- Supplied text:
## START

The IDE and FDD cables were unsurprisingly very cheap however the rounded 68-pin SCSI cable was difficult to find. Even though it wasn’t much more expensive than the IDE/FDD cables, it came from the USA so with shipping costs it came in it an eye watering £30.
Moving on to the mass storage, we’re eons before solid state disks for this build so I’ve gone with an IBM Ultrastar 36GB 10krpm SCSI drive and two Western Digital 80GB 10krpm SATA drives. Readers who are still awake at this point might notice that the Raptors didn’t hit the market until late 2005, but I’m bending my ‘turn of the millennium era parts’ rule for these. I wanted to see how two of them in RAID0 (striped) would perform with the Highpoint HPT370 controller. All three drives came from eBay at a rather acceptable total cost of £35.
The Raptor drives have SATA connectors so I will be using PATA/SATA converter boards to connect them to the motherboard. Ironically these original Raptor drives were actually internally PATA disks which had SATA bridge chips on the control board.
Here are the two SATA to PATA (IDE) adapter boards which I mentioned above for use with the WD Raptor drives. They were £2 each from China on eBay.
No uber PC from the early 2000s is complete without a 5.25” hard drive caddy (sometimes called a ‘removable drive rack’). This unbranded one is made from more plastic than I’d like but for £6 (new) from a computer forum I couldn’t pass it up. It accommodates 3.5” IDE HDDs and has two 40mm cooling fans.

## END

- Exercise instructions:
[1] In the PC build text, how much did each SATA to PATA adapter board cost?
[2] Update the passage of the PC build text starting at "The IDE and" and ending at "eye watering £30.", replacing "cheap" with "inexpensive".
Answer using only the PC build text.

- Records provided:
## START

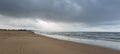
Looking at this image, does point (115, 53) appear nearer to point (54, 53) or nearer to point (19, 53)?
point (54, 53)

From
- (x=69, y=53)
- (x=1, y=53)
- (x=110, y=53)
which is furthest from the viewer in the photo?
(x=110, y=53)

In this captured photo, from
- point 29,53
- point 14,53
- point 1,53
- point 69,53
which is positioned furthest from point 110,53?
point 1,53

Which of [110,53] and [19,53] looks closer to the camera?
[19,53]

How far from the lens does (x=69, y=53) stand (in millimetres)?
10164

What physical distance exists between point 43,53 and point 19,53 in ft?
4.88

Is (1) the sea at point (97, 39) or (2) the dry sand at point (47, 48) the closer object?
(2) the dry sand at point (47, 48)

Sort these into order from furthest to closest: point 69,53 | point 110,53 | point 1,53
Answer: point 110,53
point 69,53
point 1,53

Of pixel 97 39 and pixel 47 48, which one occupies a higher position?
pixel 47 48

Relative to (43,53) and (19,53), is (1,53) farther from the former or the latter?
(43,53)

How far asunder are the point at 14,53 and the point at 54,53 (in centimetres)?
251

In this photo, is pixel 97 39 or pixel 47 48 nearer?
pixel 47 48

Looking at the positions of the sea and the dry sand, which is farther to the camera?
the sea

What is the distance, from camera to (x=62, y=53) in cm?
1009

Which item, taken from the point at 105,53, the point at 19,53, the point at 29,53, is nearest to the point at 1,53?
the point at 19,53
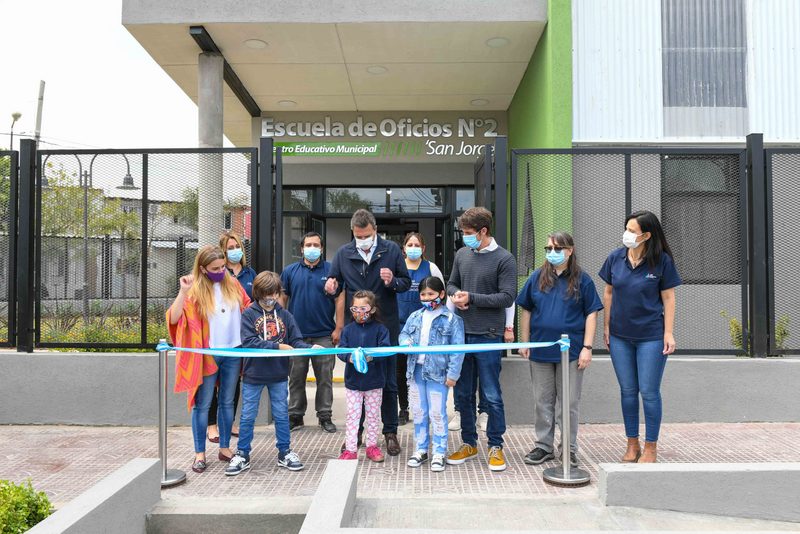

## END

- Answers for the exercise:
[1] £2 each.

[2]
The IDE and FDD cables were unsurprisingly very inexpensive however the rounded 68-pin SCSI cable was difficult to find. Even though it wasn’t much more expensive than the IDE/FDD cables, it came from the USA so with shipping costs it came in it an eye watering £30.